The comparison of the modeled LRRs with analogous ones from the crystal structures reveals a good correspondence between the repeat backbones, especially those containing α or 310-helices (Fig. 3). In particular, the helix of the SDS22+ LRR model was predicted very similar to the observed 310-conformation (Fig. 3a), and the model of CC LRR correctly predicted the α-helix and its shift relative to the helix of RI LRR (Fig. 3b). The observed shift of the CC LRR helix confirms the prediction of the modeling that LRRs from the different families cannot occur concomitantly within one LRR domain (Kajava 1998). The orientations of the helices from different families, for example, from RI and CC, are different and cannot pack together well. In the case of the bacterial LRRs, the backbone conformation of the modeled and observed structures are also similar; however, the difference in the tilting of the polyproline helical segment is significant (Fig. 3c).

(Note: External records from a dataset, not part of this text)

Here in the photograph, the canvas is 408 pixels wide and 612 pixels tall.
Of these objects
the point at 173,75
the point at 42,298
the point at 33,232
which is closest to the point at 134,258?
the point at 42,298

Failures of leucine-rich repeat modeling

Predictions of side-chain rotamers and loop conformations

Side chains usually have a unique conformation and form a specific network of noncovalent contacts when occurring in the interior of a protein structure. The inability to predict the correct side-chain rotamer is a common problem for molecular modeling. Although the orientations of the conserved apolar side chains in the core of the LRR models were predicted correctly, the precise conformations and noncovalent contacts of some did not match the ones observed experimentally (Fig. 3b,c).

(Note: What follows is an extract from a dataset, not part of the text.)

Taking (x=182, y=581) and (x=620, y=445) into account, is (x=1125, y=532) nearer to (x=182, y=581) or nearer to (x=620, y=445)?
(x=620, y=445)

The model and the crystal structure of YopM show the highest deviation of the backbone conformations. In the crystal structure, the conserved Asn residue of YopM LRR has an unusual backbone conformation (φ = −140°; Ψ = −160°), because one of the basic approaches adopted for the modeling was to use the most frequently observed conformations, the true conformation was not anticipated. Many peptide groups of the loop regions do not form intrachain hydrogen bonds in the experimentally determined structures. Instead, they are connected by water molecules. This is another origin of difference between the modeled and observed backbone conformations.

Intercalation of the negatively charged side chains between the leucine-rich repeats

In the modeled structures of CC and bacterial LRRs, the conserved negatively charged Asp side chains were involved in specific hydrogen bonds with NH groups of the backbone. This prediction was based on the assumption that these conserved residues are important for structural integrity. However, this assumption was not correct because, in the determined structures, the Asp side chains are exposed to the solvent. Perhaps these residues may affect the structure in a different manner; for example, their charge repulsion may twist the overall LRR structure as in YopM (Evdokimov et al. 2001) or they may be important for function of the protein. The observation that the conserved negatively charged residues are exposed to the solvent and not involved in intramolecular hydrogen bonds can improve the results of the modeling of LRR proteins.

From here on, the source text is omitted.